# Rocky Mountain Blizzard, welche Größe?



## switchback (31. März 2006)

Hallo,

habe schon einen ähnlichen Thread bei Kaufberatung aufgegeben- hatte aber übersehen, dass es auch ein Rocky Mountain Forum gibt.

mein Frage: Ich möchte mir den o.g. Rahmen zulegen, jedoch bin ich unschlüssig bei der Größe: bin 179cm und hab ne Schrittlänge von 87 cm

Momentan fahre ich ein Cube Reaction mit 20", ist mir aber immer so ein kleines bissl zu groß vom Gefühl her. Sollte ich dann den 19,5" oder 18,5" nehmen. Obwohl mir zumindest bei dem Cube ein 18" zu klein war vom Gefühl her.

Über Erfahrungswerte wäre ich dankbar.

Mfg switchback


----------



## el Lingo (1. April 2006)

ich bin 193cm groß und hatte früher ein blizzard team in 19,5 Zoll, das war sehr gut, auch mein 18,5er Vertex t.o. war toll. aber vom sitzen her war das blizzard besser. daher würde ich dir zum 18,5er raten...


----------



## MTB-News.de




----------



## s.d (1. April 2006)

also ich weiß ja nicht wie die Oberrohrlänge  bzw Geo von deinem Cube ist aber vergleich sie doch einfach mal mit dem des Blizzards


----------



## Ride-UnLTD (3. April 2006)

18,5 müsste der Richtige für dich sein.


----------



## Rocklandbiker (3. April 2006)

BEREITGESTELLTES MATERIAL —
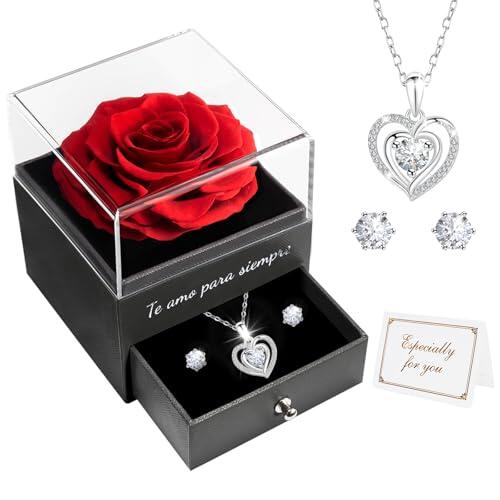 Miofula Rosa Eterna Regalos Originales para Mujer, Flores preservadas Caja de Regalo con Collar y Aretes, Regalo Aniversario Pareja, Regalo Mama Dia de la Madre, Regalos Mujer Cumpleaños San Valentin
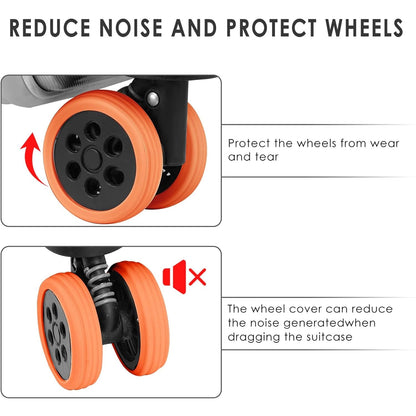 Silicone Luggage Wheel Covers ��� Noise Reduction & Protection (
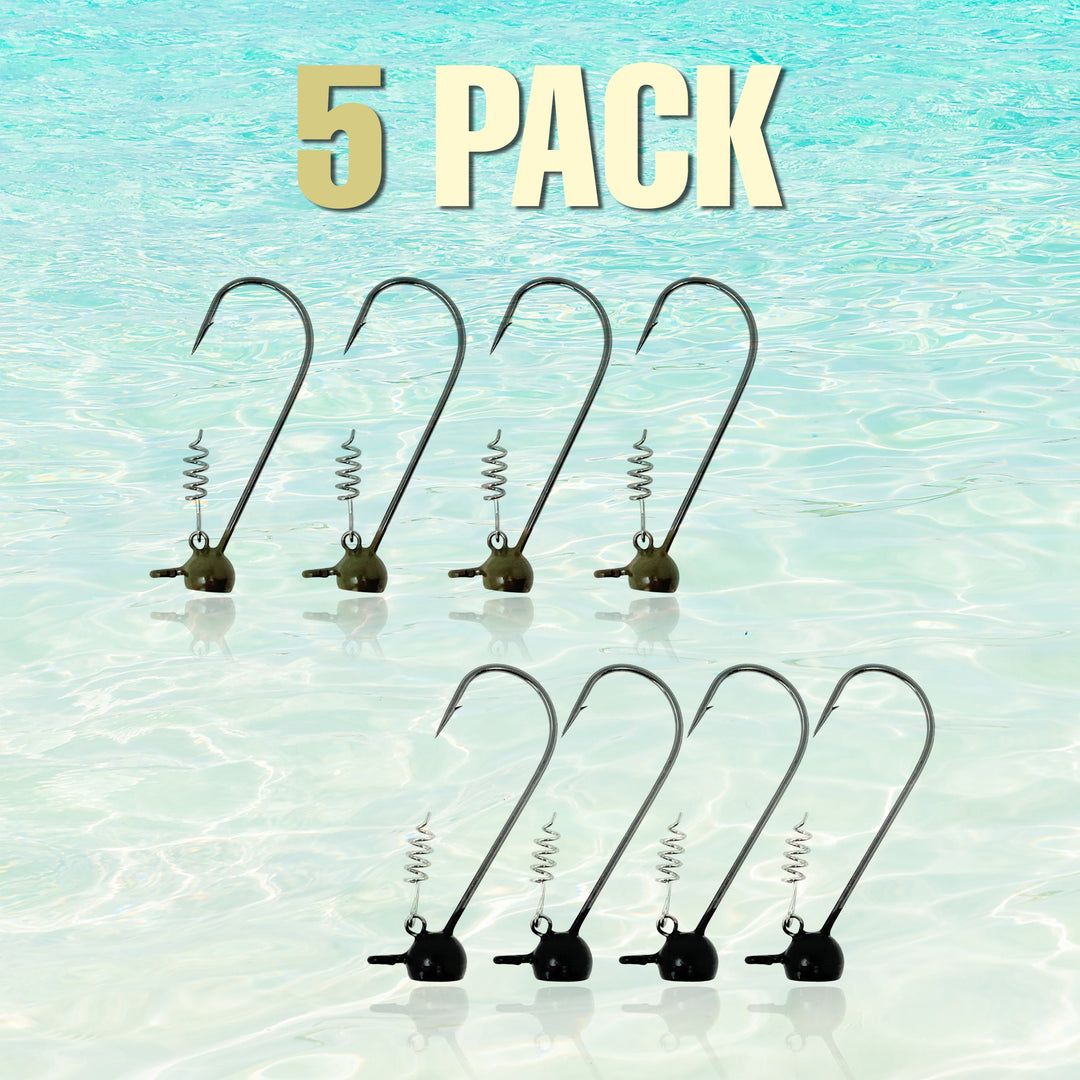 Reaction Tackle Tungsten Stand-Up Shaky Head Jigs, 5-pack, showing close-up of the black tungsten jigs with hooks and weights.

ARBEITSANWEISUNGEN —
a - Nenne jede Rahmengröße in Zoll, die im Forumsthread vorkommt, und zwar jede nur einmal.
b - Gib den Forumsthread von „Momentan fahre ich“ bis „war vom Gefühl her.“ wörtlich wieder.
c - Beantworte diese Fragen zum Forumsthread:
(i) Wie groß ist switchback, und welche Schrittlänge hat er?
(ii) Welches Rad fährt switchback derzeit, und in welcher Größe?
(iii) Wie groß ist el Lingo?

ERWARTETE LÖSUNGEN —
a -
- 20"
- 19,5"
- 18,5"
- 18"

b -
Momentan fahre ich ein Cube Reaction mit 20", ist mir aber immer so ein kleines bissl zu groß vom Gefühl her. Sollte ich dann den 19,5" oder 18,5" nehmen. Obwohl mir zumindest bei dem Cube ein 18" zu klein war vom Gefühl her.

c -
(i) 179 cm groß, Schrittlänge 87 cm
(ii) Ein Cube Reaction mit 20"
(iii) 193 cm